As someone once said, a week is a long time in politics. It’s even longer when you’ve a column to write.

Last Monday’s announcement about the scuttling of the Swansea tidal lagoon came just hours after my deadline. Since then, I’ve been monitoring the fallout.

I was told over a year ago by a respected lobbying group – with no involvement in the project either way – that Treasury officials had already designated it as “nice idea but no chance”. Thereafter it was just a matter of waiting for their political masters to summon up the necessary bottle.

When it finally happened, ministerial explanations came across as worthless political flannel; mostly, I guess, because they were worthless political flannel.

What’s more, it was all designed to get everyone running off in the direction of value-for-money; rather than allow any serious focus to settle on the key issue.

You see, what can’t be obscured by the official-sounding spin and bean-counting is that the same costs and imponderables all applied in 2015.

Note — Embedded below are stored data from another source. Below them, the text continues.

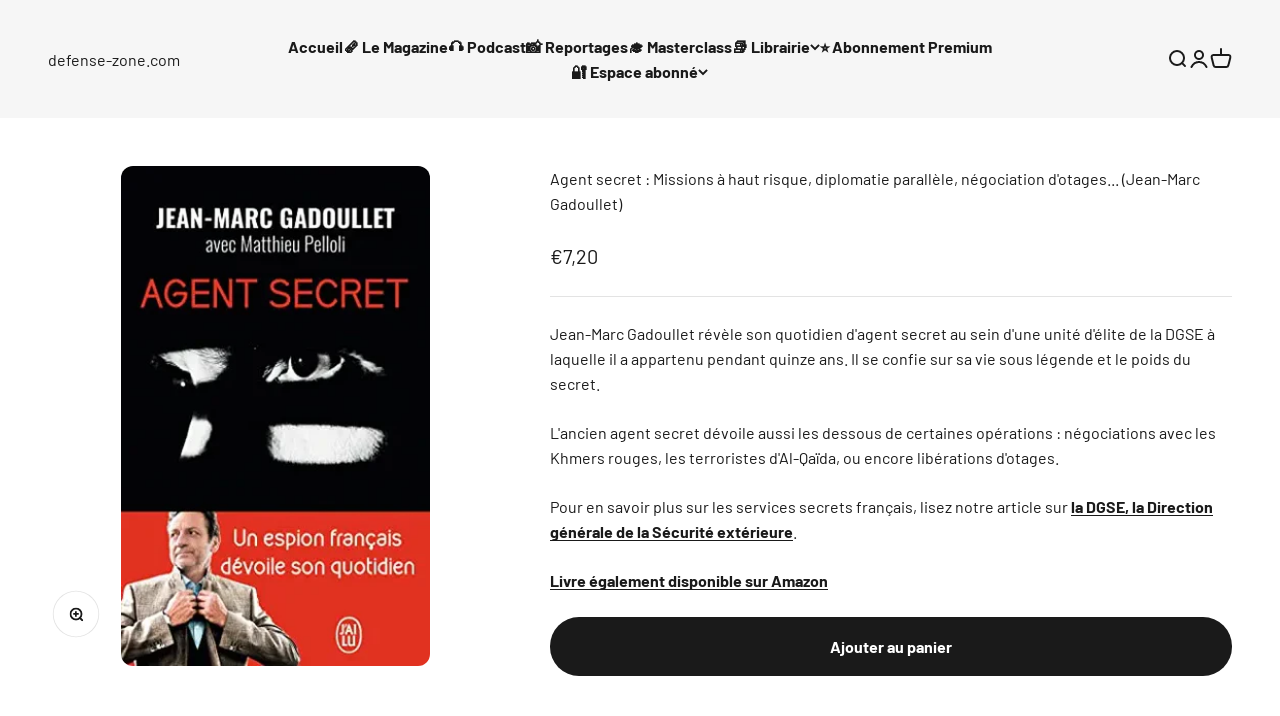

--- FILE ---
content_type: application/javascript
request_url: https://prism.app-us1.com/?a=650566565&u=https%3A%2F%2Fdefense-zone.com%2Fproducts%2Fagent-secret-missions-diplomatie-negociation
body_size: 125
content:
window.visitorGlobalObject=window.visitorGlobalObject||window.prismGlobalObject;window.visitorGlobalObject.setVisitorId('b3d07ba9-5722-483e-9983-29ad7d4b24c5', '650566565');window.visitorGlobalObject.setWhitelistedServices('tracking', '650566565');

That’s when the Conservative manifesto stated the project would “create thousands of jobs and attract millions of pounds worth of investment”.

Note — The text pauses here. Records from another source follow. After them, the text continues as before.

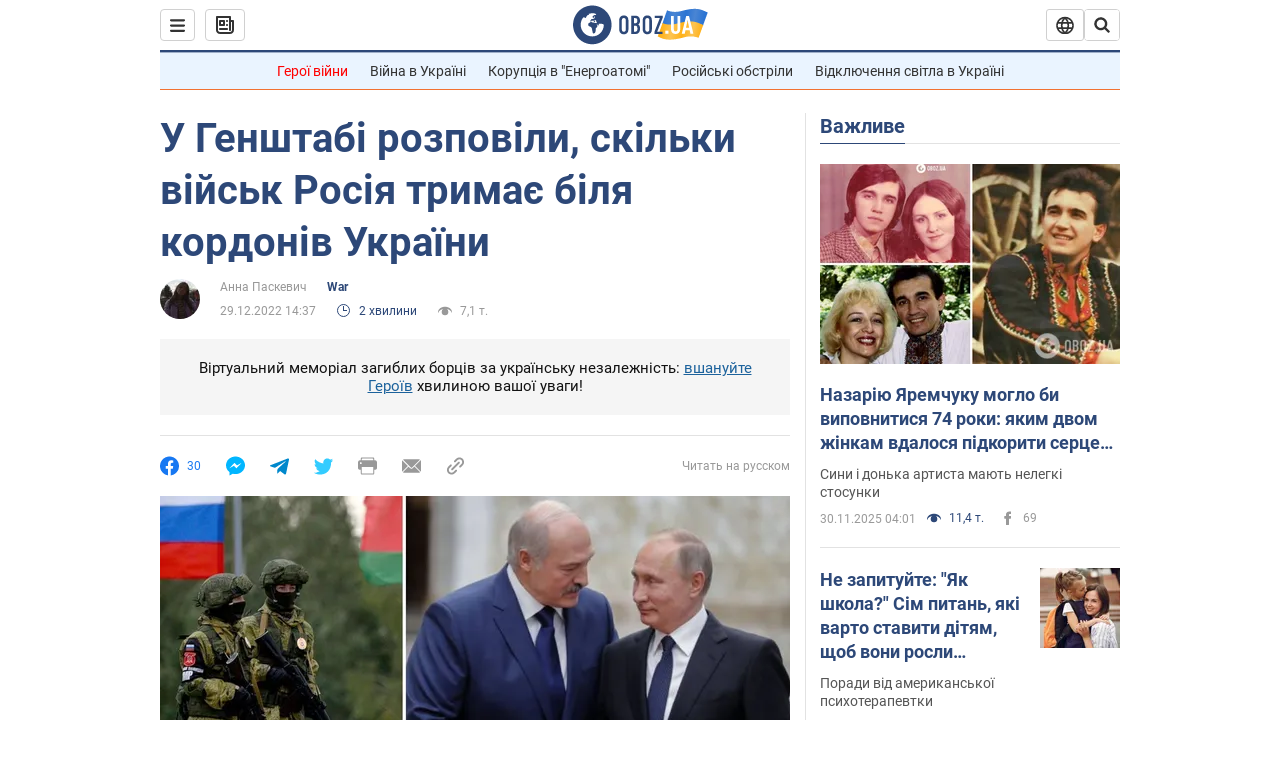

--- FILE ---
content_type: application/x-javascript; charset=utf-8
request_url: https://servicer.idealmedia.io/1418748/1?nocmp=1&sessionId=692c2e3b-04d98&sessionPage=1&sessionNumberWeek=1&sessionNumber=1&scale_metric_1=64.00&scale_metric_2=256.00&scale_metric_3=100.00&cbuster=1764503099761223163686&pvid=c1878b18-413c-4f53-99b2-e273e7163dea&implVersion=11&lct=1763555100&mp4=1&ap=1&consentStrLen=0&wlid=7338cf2e-977d-42bd-9a40-a53e8a5662a8&uniqId=0e9eb&niet=4g&nisd=false&evt=%5B%7B%22event%22%3A1%2C%22methods%22%3A%5B1%2C2%5D%7D%2C%7B%22event%22%3A2%2C%22methods%22%3A%5B1%2C2%5D%7D%5D&pv=5&jsv=es6&dpr=1&hashCommit=cbd500eb&apt=2022-12-29T14%3A37%3A00&tfre=3668&w=0&h=1&tl=150&tlp=1&sz=0x1&szp=1&szl=1&cxurl=https%3A%2F%2Fwar.obozrevatel.com%2Fukr%2Fu-genshtabi-rozpovili-skilki-vijsk-rosiya-trimae-bilya-kordoniv-ukraini.htm&ref=&lu=https%3A%2F%2Fwar.obozrevatel.com%2Fukr%2Fu-genshtabi-rozpovili-skilki-vijsk-rosiya-trimae-bilya-kordoniv-ukraini.htm
body_size: 808
content:
var _mgq=_mgq||[];
_mgq.push(["IdealmediaLoadGoods1418748_0e9eb",[
["unian.net","11890296","1","У Києві \"Шахед\" вбив легенду українського телебачення","Чоловік створював носи для героїв шоу.","0","","","","21uh69KnSkRY6K9mjbjTLleZ9VkmDEEJIx1ekwaJaJ9_IflNQAcCFUhNU-7RqfNCJP9NESf5a0MfIieRFDqB_Kldt0JdlZKDYLbkLtP-Q-WZvQIQRc3fBt5OXVOvySOb",{"i":"https://s-img.idealmedia.io/n/11890296/45x45/90x0x786x786/aHR0cDovL2ltZ2hvc3RzLmNvbS90LzIwMjUtMTEvNDI3MDI0L2Q2MDYwYWE4NzA2YTljZTVlZmNmNzQ4NzMyMTU0ZDIxLmpwZw.webp?v=1764503099-EUtgbc3MFnAVbBIB1Yh-gsmwLRMqgC-FrDfxlpcFAIc","l":"https://clck.idealmedia.io/pnews/11890296/i/1298901/pp/1/1?h=21uh69KnSkRY6K9mjbjTLleZ9VkmDEEJIx1ekwaJaJ9_IflNQAcCFUhNU-7RqfNCJP9NESf5a0MfIieRFDqB_Kldt0JdlZKDYLbkLtP-Q-WZvQIQRc3fBt5OXVOvySOb&utm_campaign=obozrevatel.com&utm_source=obozrevatel.com&utm_medium=referral&rid=00322878-cde2-11f0-b739-c4cbe1e3eca4&tt=Direct&att=3&afrd=296&iv=11&ct=1&gdprApplies=0&muid=pauX4VwAQdI3&st=-300&mp4=1&h2=RGCnD2pppFaSHdacZpvmnsy2GX6xlGXVu7txikoXAu9RGCPw-Jj4BtYdULfjGweqWZ1ZO-tw1p4XvU9aUf71HQ**","adc":[],"sdl":0,"dl":"","category":"Шоу-бизнес","dbbr":0,"bbrt":0,"type":"e","media-type":"static","clicktrackers":[],"cta":"Читати далі","cdt":"","tri":"00323764-cde2-11f0-b739-c4cbe1e3eca4","crid":"11890296"}],],
{"awc":{},"dt":"desktop","ts":"","tt":"Direct","isBot":1,"h2":"RGCnD2pppFaSHdacZpvmnsy2GX6xlGXVu7txikoXAu9RGCPw-Jj4BtYdULfjGweqWZ1ZO-tw1p4XvU9aUf71HQ**","ats":0,"rid":"00322878-cde2-11f0-b739-c4cbe1e3eca4","pvid":"c1878b18-413c-4f53-99b2-e273e7163dea","iv":11,"brid":32,"muidn":"pauX4VwAQdI3","dnt":2,"cv":2,"afrd":296,"consent":true,"adv_src_id":39175}]);
_mgqp();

So what’s changed? Well, the inconvenient truth isn’t that tidal is too expensive or won’t create enough jobs; it’s that the production of clean energy has fallen right off the government’s agenda.

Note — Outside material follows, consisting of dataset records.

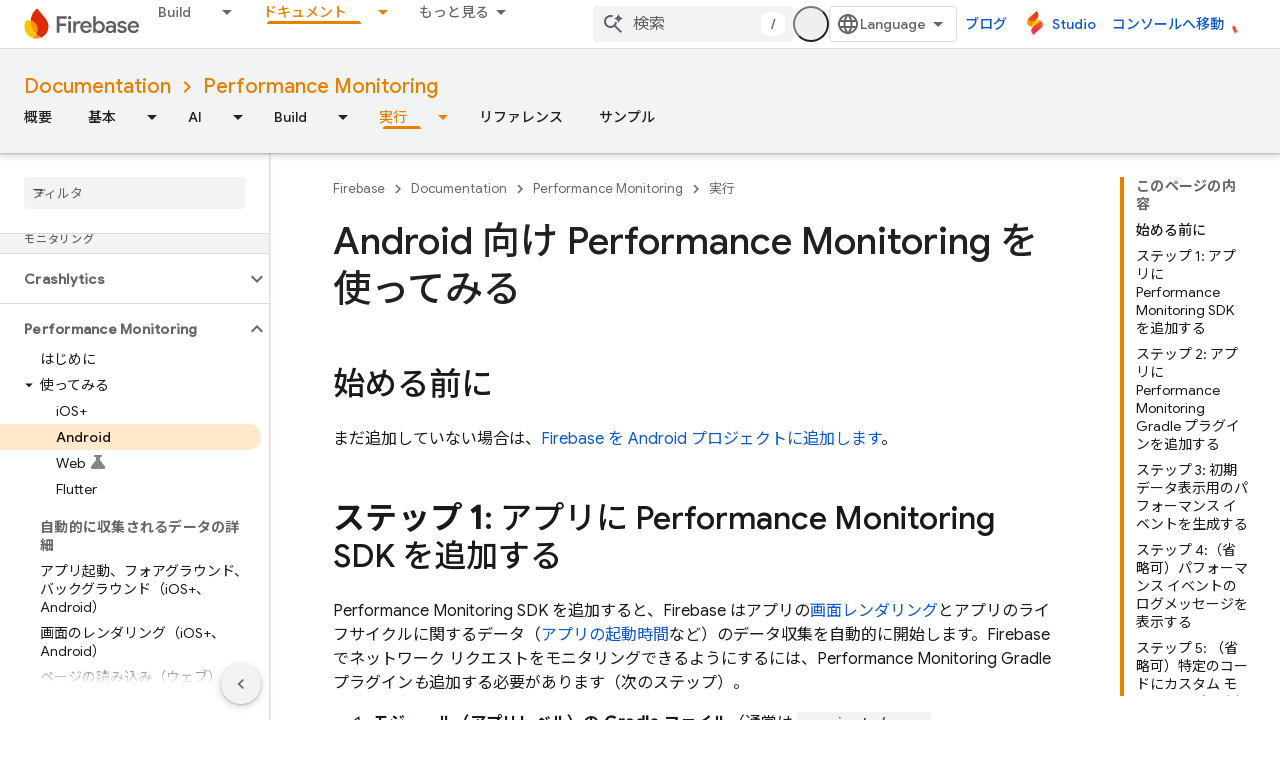

--- FILE ---
content_type: text/html; charset=UTF-8
request_url: https://feedback-pa.clients6.google.com/static/proxy.html?usegapi=1&jsh=m%3B%2F_%2Fscs%2Fabc-static%2F_%2Fjs%2Fk%3Dgapi.lb.en.2kN9-TZiXrM.O%2Fd%3D1%2Frs%3DAHpOoo_B4hu0FeWRuWHfxnZ3V0WubwN7Qw%2Fm%3D__features__
body_size: 77
content:
<!DOCTYPE html>
<html>
<head>
<title></title>
<meta http-equiv="X-UA-Compatible" content="IE=edge" />
<script type="text/javascript" nonce="CrPhska5A_yHRwuDWdjG7A">
  window['startup'] = function() {
    googleapis.server.init();
  };
</script>
<script type="text/javascript"
  src="https://apis.google.com/js/googleapis.proxy.js?onload=startup" async
  defer nonce="CrPhska5A_yHRwuDWdjG7A"></script>
</head>
<body>
</body>
</html>


--- FILE ---
content_type: text/javascript
request_url: https://www.gstatic.cn/devrel-devsite/prod/v5ecaab6967af5bdfffc1b93fe7d0ad58c271bf9f563243cec25f323a110134f0/firebase/js/devsite_devsite_recommendations_sidebar_module__ja.js
body_size: -866
content:
(function(_ds){var window=this;var fza=function(a){a=a.recommendations;const b=_ds.U(_ds.dD(),'<div class="devsite-recommendations-sidebar-heading" role="heading" aria-level="2"><a href="#recommendations-link" class="devsite-nav-title devsite-recommendations-sidebar-heading-link" data-category="Site-Wide Custom Events" data-label="devsite-recommendation side-nav title" data-action="click" data-tooltip="');_ds.V(b,_ds.FC("\u304a\u3059\u3059\u3081\u306e\u30b3\u30f3\u30c6\u30f3\u30c4\u3092\u8868\u793a"));_ds.U(b,'"><svg class="devsite-recommendations-sidebar-icon" xmlns="http://www.w3.org/2000/svg" viewBox="0 0 24 24" aria-hidden="true"><path d=\'M12.5,8.5L10,3L7.5,8.5L2,11l5.5,2.5L10,19l2.5-5.5L18,11L12.5,8.5z M18,13l-1.25,2.75L14,17l2.75,1.25L18,21l1.25-2.75 L22,17l-2.75-1.25L18,13z\'/></svg><span class="devsite-nav-text devsite-nav-title">');
_ds.V(b,"\u3042\u306a\u305f\u3078\u306e\u304a\u3059\u3059\u3081");_ds.U(b,'</span></a></div><ul class="devsite-nav-list">');const c=a.length;for(let d=0;d<c;d++)_ds.V(b,eza(a[d]));_ds.U(b,"</ul>");return b},eza=function(a){let b='<li class="devsite-nav-item"><a href="'+_ds.S(_ds.VC(a.getUrl()+"?"+_ds.A(a,8)))+'" class="devsite-nav-title devsite-recommendations-sidebar-title" data-category="Site-Wide Custom Events" data-label="devsite-recommendation side-nav link" data-action="click"><span class="devsite-nav-text" tooltip="">';
const c=[a.getTitle(),_ds.A(a,3),_ds.A(a,4)];b+=_ds.yC(c.filter(d=>d.length>0)[0])+'</span></a><div class="significatio-card-meta">';a='\u66f4\u65b0\u65e5\u6642: <span class="significatio-date" date="'+(_ds.S(_ds.y(a,_ds.Tu,7).getSeconds())+'"></span>');return(0,_ds.O)(b+a+"</div></li>")};var gza=function(a){a.eventHandler.listen(a,"click",b=>{b.target.classList.contains("devsite-nav-title")&&(b=b.target,a.j&&a.j.classList.remove("devsite-nav-active"),b.classList.add("devsite-nav-active"),a.j=b)});a.eventHandler.listen(document,"devsite-on-recommendations",b=>{b=b.getBrowserEvent();if((b==null?0:b.detail)&&(0,_ds.xX)(b.detail)&&_ds.rk(b.detail,5)===3){b=b.detail;a.render(b);if(b=b==null?void 0:_ds.vX(b)){for(const c of b)if(b=c.getMetadata())b={targetPage:c.getUrl(),targetRank:_ds.ok(b,
2),targetType:_ds.rk(b,3),targetIdenticalDescriptions:_ds.ok(b,4),targetTitleWords:_ds.ok(b,5),targetDescriptionWords:_ds.ok(b,6),experiment:_ds.A(b,7)},b={category:"Site-Wide Custom Events",action:"recommended-right-nav",label:c.getUrl(),nonInteraction:!0,additionalParams:{recommendations:b}},a.dispatchEvent(new CustomEvent("devsite-analytics-observation",{detail:b,bubbles:!0}));a.m.resolve()}else a.m.reject("empty");a.classList.add("recommendations-rendered")}});a.eventHandler.listen(document.body,
"devsite-recommendations-disconnected",()=>{_ds.En(a);a.classList.remove("recommendations-rendered")})},hza=class extends _ds.Vm{constructor(){super();this.eventHandler=new _ds.u(this);this.m=new _ds.Hh;this.j=null}connectedCallback(){gza(this)}disconnectedCallback(){_ds.D(this.eventHandler)}render(a){_ds.rt(this,fza,{recommendations:_ds.vX(a),Pz:_ds.A(a,6)});a=Array.from(this.querySelectorAll(".significatio-date"));for(const b of a){a=b.getAttribute("date");try{b.textContent=(new Date(Number(a)*
1E3)).toLocaleDateString("default",{month:"short",year:"numeric",day:"numeric"})}catch(c){}}}};try{customElements.define("devsite-recommendations-sidebar",hza)}catch(a){console.warn("Unrecognized DevSite custom element - DevsiteRecommendationsSidebar",a)};})(_ds_www);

With all the cash now going to nuclear, it’s no longer policy to subsidise renewables. As incentives dwindle, the number of new installations (wind, solar or whatnot) drop accordingly. It was inevitable that the lagoon would be caught up in the same sea-change.

As you’d expect, we saw a bit of softening up work in readiness for the bad news.

Key aspects of the Hendry Review were belatedly challenged while the people backing the project faced hostile questioning from remarkably well-briefed MPs – most of whom usually have trouble remembering which committee they’re in.

You can rant as to whether the impact of the South Wales Metro project or scrapping of the Severn tolls went through the same rigorous financial scrutiny – or you can argue that a facility able to produce 320 megawatts with just 28 people is exactly the kind of productivity that ministers bang on about; it doesn’t matter.

Whitehall minds have been made up and neither facts or Welsh cross-party consensus will change that anytime soon.

I’ve no patience for the gesture politics of no-confidence votes. Political angst will soon get overtaken by other crisis. The only thing that matters is how this latest government rejection affects future investment in the region.

The signs aren’t good. I personally know of two business ventures who have abandoned potential expansion plans. I’m sure there are many more.

At this rate it looks like the boost from City Deal investment will only be sufficient to keep us afloat rather than lift the region out of economic dependency.

Let’s be clear though. This isn’t a time for more futile flag-waving or networking solutions that smell of snake oil. We don’t need cheerleaders. We need ideas and commitment.

As such, I’d say the proposal by Swansea council leader Rob Stewart to look at a not-for-profit outfit that can sell power directly to the national grid sounds like something worth considering. After all, what have we got to lose?